Land nimmt Brennpunktschulen in den Blick 

Hannover - Die Landesregierung unterstützt 20 Brennpunktschulen. "Ein Tropfen auf den heißen Stein", sagen die Grünen. Alle Brennpunktenschulen brauchen Hilfe, findet die GEW. Kultusminister Tonne verteidigt "Schule Plus" als Anfang. Projekte für das ganze Land könnten folgen.

Die Problemlisten von Brennpunktschulen in Niedersachsen sind lang: Kinder von Flüchtlingen sprechen noch kein Deutsch, das Sozialverhalten vieler Schüler verroht und die wenigen Lehrer sind überlastet. 20 solcher Schulen will das Land nun mit einem sechs Millionen Euro teuren Programm fördern. An "Schule Plus" nehmen acht Bildungsstätten in Hannover, sechs in Salzgitter und je drei in Wilhelmshaven und Delmenhorst teil. Die Schulen liegen in Vierteln, in denen wenig Kinder Deutsch sprechen, viele Familien arm und Eltern oft arbeitslos sind.

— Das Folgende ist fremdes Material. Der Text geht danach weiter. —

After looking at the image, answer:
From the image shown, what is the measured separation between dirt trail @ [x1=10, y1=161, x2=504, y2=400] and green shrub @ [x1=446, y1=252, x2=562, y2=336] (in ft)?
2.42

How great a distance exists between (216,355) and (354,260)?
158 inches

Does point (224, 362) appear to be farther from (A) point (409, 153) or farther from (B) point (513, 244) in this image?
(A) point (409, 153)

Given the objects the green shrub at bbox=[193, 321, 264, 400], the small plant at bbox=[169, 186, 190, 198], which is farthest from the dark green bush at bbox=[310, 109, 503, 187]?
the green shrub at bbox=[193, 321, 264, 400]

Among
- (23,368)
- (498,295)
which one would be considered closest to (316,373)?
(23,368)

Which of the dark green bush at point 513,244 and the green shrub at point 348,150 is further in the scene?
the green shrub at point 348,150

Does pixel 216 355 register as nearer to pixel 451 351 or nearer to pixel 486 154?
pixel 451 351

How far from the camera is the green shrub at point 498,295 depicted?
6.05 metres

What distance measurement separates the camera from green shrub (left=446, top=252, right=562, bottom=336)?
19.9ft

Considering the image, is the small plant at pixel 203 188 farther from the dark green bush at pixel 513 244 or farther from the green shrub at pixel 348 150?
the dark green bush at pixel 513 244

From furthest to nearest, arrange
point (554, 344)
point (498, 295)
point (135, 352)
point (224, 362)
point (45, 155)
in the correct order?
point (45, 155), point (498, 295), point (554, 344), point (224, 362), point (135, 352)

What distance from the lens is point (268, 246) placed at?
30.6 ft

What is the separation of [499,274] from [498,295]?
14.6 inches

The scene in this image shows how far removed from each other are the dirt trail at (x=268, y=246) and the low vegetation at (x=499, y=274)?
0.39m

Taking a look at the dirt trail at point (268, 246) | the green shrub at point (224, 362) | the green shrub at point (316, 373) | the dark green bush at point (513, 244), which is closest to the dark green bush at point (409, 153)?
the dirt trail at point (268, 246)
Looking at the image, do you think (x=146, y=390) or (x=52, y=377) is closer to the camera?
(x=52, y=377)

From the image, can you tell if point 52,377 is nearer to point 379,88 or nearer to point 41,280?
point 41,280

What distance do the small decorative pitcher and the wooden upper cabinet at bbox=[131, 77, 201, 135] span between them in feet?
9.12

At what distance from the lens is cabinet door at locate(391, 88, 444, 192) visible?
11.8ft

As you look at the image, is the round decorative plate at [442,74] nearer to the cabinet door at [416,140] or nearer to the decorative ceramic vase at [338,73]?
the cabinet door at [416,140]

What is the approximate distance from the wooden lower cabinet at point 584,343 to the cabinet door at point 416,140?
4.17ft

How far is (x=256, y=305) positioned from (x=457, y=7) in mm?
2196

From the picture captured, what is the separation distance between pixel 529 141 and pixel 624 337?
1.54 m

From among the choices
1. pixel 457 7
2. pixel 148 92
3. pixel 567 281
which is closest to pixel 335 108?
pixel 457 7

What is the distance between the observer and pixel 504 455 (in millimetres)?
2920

Die Schulen bekommen zunächst bis Ende des nächsten Schuljahres 75 zusätzliche Lehrer und 25 Sozialarbeiter, wie Kultusminister Grant Hendrik Tonne (SPD) am Donnerstag in Hannover sagte. Weiter bezahle das Land den Schulen 300 Lehrerstunden extra pro Woche. Sie könnten selbst entscheiden, ob sie diese als Arbeitszeit für Lehrer nutzen, oder sich das Geld auszahlen ließen. Der Oberbürgermeister von Salzgitter, Frank Klingebiel (CDU), nannte das Programm eine "Entlastung". Das "ist aber auch zwingend notwendig", betonte er.

Viele sprechen noch kein Deutsch

"Früher gab es einen Hausmeister an der Schule, der auch die Sozialarbeit wahrgenommen hat. Wenn der gesagt hat "ihr hebt mal die Schultüte auf", dann haben die Kinder das gemacht - das läuft heute anders", sagte Klingebiel. Schule müsse immer mehr die Aufgaben von Eltern übernehmen, fügte der CDU-Politiker hinzu.

In Salzgitter kommen an manchen Schulen bis zu 85 Prozent der Schüler aus Flüchtlingsfamilien. Viele sprechen noch kein Deutsch. Ähnliche Probleme haben Klingebiel zufolge auch Wilhelmshaven und Delmenhorst. Schulen müssten Flüchtlingskinder nach zwei Jahren benoten, erklärte der Kultusminister. Oft klappe das aber nicht: Nach der Frist schrieben die Kinder nur Fünfen und Sechsen, weil die Sprache noch nicht sitze. Die teilnehmenden Schulen könnten diese Frist nach Bedarf verlängern. "Es gibt nicht die eine Musterlösung", betonte Tonne. Probleme und Lösungen seien von Schule zu Schule anders.

GEW fordert Konzept für alle Schulen in sozialen Brennpunkten

Die Gewerkschaft für Erziehung und Wissenschaft (GEW) begrüßte das Programm als Schritt in die richtige Richtung, mahnte aber an, dass es ein Gesamtkonzept für alle Schulen in sozialen Brennpunkten brauche. Die GEW nannte als Beispiele kleinere Klassen, weniger Arbeitsbelastung für Lehrer und Vollzeitstellen für pädagogische und therapeutische Fachkräfte. Auch die Opposition wies darauf hin, dass mehr als 20 Schulen im Land derartige Hilfe benötigten. Die schulpolitische Sprecherin der Grünen, Julia Hamburg, bezeichnete das Programm als "Tropfen auf den heißen Stein".

"Schule Plus" sei ein Auftakt und weitere Städte könnten folgen, sagte Kultusminister Tonne. Salzgitters Oberbürgermeister betonte, dass die Situation in Schulen ein Thema sei, das die Menschen umtreibe.